§ Work to be completed: Can you find the lines of the listing that include "designed" and copy every one?

§ Supplied material:
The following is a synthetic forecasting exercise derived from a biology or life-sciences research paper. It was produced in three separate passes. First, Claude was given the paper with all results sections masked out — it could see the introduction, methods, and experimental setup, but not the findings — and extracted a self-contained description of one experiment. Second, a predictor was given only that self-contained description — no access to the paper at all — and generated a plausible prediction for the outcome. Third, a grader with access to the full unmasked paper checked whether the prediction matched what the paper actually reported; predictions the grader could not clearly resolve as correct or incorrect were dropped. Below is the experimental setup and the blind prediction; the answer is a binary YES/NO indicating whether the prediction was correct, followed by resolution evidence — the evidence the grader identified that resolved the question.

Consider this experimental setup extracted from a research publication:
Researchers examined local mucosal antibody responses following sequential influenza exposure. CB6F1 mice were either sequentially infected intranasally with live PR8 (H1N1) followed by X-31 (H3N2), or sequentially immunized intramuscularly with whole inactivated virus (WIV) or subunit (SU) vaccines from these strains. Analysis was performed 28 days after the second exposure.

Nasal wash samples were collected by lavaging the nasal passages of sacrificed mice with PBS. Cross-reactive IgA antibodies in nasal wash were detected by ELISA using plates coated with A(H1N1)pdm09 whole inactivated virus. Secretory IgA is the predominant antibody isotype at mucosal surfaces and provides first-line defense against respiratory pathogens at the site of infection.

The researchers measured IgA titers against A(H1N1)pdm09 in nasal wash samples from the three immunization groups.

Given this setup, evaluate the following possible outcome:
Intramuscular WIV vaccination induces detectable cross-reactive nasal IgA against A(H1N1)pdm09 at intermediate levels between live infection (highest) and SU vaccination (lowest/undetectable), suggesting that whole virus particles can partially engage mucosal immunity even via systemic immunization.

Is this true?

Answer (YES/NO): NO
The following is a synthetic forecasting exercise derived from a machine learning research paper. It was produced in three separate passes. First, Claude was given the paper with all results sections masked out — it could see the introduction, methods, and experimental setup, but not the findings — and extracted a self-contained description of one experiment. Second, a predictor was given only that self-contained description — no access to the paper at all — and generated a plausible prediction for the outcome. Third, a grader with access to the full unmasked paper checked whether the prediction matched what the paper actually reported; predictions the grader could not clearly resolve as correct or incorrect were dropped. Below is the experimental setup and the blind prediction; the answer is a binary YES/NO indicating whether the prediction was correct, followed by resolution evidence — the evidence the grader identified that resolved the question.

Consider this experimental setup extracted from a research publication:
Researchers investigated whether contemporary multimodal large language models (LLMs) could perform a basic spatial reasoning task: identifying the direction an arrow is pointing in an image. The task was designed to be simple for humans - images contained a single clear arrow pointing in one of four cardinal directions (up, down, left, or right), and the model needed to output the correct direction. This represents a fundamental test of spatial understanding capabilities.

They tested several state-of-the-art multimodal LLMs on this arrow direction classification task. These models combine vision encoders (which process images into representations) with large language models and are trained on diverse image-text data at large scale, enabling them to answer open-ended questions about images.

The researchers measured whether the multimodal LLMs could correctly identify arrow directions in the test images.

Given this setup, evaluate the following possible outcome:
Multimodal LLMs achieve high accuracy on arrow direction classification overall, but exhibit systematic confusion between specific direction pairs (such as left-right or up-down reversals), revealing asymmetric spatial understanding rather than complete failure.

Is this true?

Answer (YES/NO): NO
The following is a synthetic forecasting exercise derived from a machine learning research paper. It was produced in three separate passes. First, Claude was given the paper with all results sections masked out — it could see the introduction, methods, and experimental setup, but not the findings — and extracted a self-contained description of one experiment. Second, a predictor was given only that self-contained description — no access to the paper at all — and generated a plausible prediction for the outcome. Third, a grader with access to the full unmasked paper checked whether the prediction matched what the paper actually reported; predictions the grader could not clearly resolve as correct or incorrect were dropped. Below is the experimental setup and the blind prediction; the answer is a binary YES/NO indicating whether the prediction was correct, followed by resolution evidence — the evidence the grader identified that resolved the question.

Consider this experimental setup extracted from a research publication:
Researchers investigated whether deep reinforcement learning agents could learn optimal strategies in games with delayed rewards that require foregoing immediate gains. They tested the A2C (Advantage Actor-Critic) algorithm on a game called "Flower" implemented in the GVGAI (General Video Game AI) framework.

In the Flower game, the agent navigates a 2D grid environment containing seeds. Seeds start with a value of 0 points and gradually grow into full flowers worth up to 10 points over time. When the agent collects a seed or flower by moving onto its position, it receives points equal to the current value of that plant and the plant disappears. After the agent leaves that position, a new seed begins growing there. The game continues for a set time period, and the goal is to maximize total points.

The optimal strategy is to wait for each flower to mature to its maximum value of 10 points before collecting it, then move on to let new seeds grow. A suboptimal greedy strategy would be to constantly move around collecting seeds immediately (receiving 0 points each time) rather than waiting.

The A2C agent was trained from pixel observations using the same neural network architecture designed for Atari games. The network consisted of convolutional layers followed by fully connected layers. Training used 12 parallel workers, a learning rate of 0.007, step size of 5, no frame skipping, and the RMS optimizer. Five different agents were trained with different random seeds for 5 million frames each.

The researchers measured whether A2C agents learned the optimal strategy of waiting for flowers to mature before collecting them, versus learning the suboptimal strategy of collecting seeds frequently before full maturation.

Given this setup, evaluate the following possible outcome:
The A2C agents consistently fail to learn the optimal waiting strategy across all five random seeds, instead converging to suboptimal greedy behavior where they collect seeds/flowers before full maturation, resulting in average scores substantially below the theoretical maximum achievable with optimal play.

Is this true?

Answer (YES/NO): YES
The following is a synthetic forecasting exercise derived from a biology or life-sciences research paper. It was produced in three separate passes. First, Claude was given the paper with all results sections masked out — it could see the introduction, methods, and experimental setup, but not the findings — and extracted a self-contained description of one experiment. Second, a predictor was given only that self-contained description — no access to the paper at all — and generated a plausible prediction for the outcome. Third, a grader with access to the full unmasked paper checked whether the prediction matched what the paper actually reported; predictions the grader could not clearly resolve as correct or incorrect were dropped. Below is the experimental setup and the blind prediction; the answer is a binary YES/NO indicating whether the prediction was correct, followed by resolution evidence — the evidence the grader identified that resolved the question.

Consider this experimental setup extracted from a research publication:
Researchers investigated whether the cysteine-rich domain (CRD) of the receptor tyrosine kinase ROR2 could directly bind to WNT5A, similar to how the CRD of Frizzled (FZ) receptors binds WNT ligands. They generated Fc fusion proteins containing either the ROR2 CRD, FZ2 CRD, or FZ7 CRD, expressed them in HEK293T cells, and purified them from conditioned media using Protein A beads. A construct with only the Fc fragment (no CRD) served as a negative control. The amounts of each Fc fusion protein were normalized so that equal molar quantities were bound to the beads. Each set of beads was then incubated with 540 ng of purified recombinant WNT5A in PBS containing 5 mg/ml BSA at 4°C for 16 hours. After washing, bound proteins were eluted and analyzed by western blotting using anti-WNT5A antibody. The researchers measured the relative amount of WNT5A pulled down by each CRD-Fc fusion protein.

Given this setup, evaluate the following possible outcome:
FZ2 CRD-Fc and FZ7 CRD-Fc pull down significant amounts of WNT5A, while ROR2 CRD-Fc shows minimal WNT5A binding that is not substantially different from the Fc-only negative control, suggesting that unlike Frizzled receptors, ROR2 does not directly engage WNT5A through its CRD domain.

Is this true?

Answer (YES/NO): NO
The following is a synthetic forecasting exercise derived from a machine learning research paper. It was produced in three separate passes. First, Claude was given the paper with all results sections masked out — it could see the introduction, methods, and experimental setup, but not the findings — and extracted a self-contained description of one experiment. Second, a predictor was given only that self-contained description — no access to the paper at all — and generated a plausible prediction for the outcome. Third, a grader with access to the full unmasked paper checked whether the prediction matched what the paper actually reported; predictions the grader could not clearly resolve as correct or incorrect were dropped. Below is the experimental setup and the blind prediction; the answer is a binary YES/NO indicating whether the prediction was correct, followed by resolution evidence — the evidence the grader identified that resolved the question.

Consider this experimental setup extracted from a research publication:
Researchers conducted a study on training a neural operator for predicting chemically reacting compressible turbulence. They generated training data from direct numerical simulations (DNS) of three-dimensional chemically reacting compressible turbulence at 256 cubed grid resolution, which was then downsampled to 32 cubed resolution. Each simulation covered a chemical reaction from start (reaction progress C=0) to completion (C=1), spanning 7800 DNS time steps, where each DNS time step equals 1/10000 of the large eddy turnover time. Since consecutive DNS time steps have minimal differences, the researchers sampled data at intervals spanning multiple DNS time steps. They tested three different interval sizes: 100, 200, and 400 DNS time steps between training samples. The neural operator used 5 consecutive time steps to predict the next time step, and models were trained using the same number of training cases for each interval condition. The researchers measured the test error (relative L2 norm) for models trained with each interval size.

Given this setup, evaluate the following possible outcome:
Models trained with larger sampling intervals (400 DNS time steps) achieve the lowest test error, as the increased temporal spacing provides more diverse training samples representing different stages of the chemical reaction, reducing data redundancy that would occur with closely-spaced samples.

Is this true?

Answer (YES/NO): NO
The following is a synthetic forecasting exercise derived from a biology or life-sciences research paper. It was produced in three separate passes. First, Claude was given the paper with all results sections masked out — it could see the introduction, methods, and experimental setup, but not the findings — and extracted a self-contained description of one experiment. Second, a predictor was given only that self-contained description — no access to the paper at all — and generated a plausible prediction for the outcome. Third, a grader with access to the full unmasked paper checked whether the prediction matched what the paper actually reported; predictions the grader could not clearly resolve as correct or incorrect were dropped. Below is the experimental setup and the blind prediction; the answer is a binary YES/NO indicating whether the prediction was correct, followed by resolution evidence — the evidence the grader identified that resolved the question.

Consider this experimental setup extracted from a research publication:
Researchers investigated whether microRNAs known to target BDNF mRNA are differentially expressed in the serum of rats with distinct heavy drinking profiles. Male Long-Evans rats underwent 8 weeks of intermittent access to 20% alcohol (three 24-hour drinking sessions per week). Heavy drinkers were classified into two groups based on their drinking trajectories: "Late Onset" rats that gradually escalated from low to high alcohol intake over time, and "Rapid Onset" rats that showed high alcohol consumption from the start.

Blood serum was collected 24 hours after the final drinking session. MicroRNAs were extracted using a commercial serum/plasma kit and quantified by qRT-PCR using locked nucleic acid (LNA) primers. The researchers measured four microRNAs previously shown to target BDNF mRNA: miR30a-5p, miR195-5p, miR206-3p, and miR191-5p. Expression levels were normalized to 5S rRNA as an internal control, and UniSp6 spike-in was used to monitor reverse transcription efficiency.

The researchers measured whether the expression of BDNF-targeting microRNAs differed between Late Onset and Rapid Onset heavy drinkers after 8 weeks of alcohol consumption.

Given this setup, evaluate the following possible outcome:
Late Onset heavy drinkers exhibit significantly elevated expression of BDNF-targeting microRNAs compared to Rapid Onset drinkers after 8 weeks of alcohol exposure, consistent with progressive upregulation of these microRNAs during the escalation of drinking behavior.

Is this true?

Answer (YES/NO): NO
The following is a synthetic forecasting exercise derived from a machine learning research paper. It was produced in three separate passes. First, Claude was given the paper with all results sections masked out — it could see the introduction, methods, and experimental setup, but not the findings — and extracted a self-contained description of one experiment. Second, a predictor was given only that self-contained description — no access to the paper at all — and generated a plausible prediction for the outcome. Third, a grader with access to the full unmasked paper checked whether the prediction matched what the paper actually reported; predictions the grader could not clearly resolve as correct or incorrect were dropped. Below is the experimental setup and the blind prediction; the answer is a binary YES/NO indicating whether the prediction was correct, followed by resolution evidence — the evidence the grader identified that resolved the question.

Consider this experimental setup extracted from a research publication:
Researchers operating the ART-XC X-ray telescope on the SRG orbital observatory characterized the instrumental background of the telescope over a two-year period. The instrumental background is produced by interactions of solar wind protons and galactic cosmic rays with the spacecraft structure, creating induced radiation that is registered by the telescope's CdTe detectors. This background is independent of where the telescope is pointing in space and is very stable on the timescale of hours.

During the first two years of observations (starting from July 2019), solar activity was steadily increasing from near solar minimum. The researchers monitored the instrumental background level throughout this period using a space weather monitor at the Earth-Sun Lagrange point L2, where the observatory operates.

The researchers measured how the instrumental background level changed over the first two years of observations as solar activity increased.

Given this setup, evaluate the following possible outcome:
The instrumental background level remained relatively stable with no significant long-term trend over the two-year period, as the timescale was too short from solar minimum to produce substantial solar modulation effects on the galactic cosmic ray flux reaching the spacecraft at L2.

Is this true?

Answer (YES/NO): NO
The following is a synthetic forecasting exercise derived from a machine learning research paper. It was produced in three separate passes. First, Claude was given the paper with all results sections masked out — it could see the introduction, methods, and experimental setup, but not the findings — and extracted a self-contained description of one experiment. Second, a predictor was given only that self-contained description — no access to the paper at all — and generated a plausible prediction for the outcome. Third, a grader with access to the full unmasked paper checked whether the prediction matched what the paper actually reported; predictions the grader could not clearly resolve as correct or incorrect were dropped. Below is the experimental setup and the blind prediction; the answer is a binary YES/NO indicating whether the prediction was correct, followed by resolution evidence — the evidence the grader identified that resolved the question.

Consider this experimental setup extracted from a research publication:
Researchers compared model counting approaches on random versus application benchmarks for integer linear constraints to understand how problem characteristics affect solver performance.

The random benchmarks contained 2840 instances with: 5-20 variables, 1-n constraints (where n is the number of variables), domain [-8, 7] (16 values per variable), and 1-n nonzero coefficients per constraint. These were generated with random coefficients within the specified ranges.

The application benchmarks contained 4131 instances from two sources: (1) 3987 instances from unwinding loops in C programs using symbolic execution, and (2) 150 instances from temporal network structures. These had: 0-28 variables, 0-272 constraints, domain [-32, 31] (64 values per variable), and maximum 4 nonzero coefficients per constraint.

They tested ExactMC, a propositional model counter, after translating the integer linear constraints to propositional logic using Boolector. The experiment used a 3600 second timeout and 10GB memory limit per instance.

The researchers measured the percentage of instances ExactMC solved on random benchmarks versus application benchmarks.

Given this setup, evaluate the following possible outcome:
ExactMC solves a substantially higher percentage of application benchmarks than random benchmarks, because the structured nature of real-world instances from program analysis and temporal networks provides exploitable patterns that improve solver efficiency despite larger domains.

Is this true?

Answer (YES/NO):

§ Exercise output:
Researchers investigated whether contemporary multimodal large language models (LLMs) could perform a basic spatial reasoning task: identifying the direction an arrow is pointing in an image. The task was designed to be simple for humans - images contained a single clear arrow pointing in one of four cardinal directions (up, down, left, or right), and the model needed to output the correct direction. This represents a fundamental test of spatial understanding capabilities.
The A2C agent was trained from pixel observations using the same neural network architecture designed for Atari games. The network consisted of convolutional layers followed by fully connected layers. Training used 12 parallel workers, a learning rate of 0.007, step size of 5, no frame skipping, and the RMS optimizer. Five different agents were trained with different random seeds for 5 million frames each.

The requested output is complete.